Estratto del testo:
___

Un’interpretazione diversa da quella che qui viene proposta, basata su una valutazione che ponga l’accento sulle mutate condizioni in cui si viene a trovare la regione del Kosovo, porterebbe ad un’applicazione arbitraria e discrezionale delle norme in vigore, con grave pregiudizio del principio dell’uniformità e dell’imparzialità nell’applicazione della legge. Non si comprende infatti la ragione per la quale una parte di cittadini stranieri profughi dal Kosovo godano delle misure di protezione umanitaria previste dalla legge, mentre altri profughi la cui situazione sotto il profilo oggettivo è identica o assimilabile si vedano negare la stessa protezione.

___

Il compito:
Per favore, trascrivi senza modifiche il passo del brano sui profughi del Kosovo che va da "Un’interpretazione diversa da" a "la stessa protezione.".

Dati forniti:
___

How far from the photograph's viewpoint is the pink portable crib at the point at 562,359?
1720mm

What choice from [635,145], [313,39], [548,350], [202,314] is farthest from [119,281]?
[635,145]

___

In risposta:
Un’interpretazione diversa da quella che qui viene proposta, basata su una valutazione che ponga l’accento sulle mutate condizioni in cui si viene a trovare la regione del Kosovo, porterebbe ad un’applicazione arbitraria e discrezionale delle norme in vigore, con grave pregiudizio del principio dell’uniformità e dell’imparzialità nell’applicazione della legge. Non si comprende infatti la ragione per la quale una parte di cittadini stranieri profughi dal Kosovo godano delle misure di protezione umanitaria previste dalla legge, mentre altri profughi la cui situazione sotto il profilo oggettivo è identica o assimilabile si vedano negare la stessa protezione.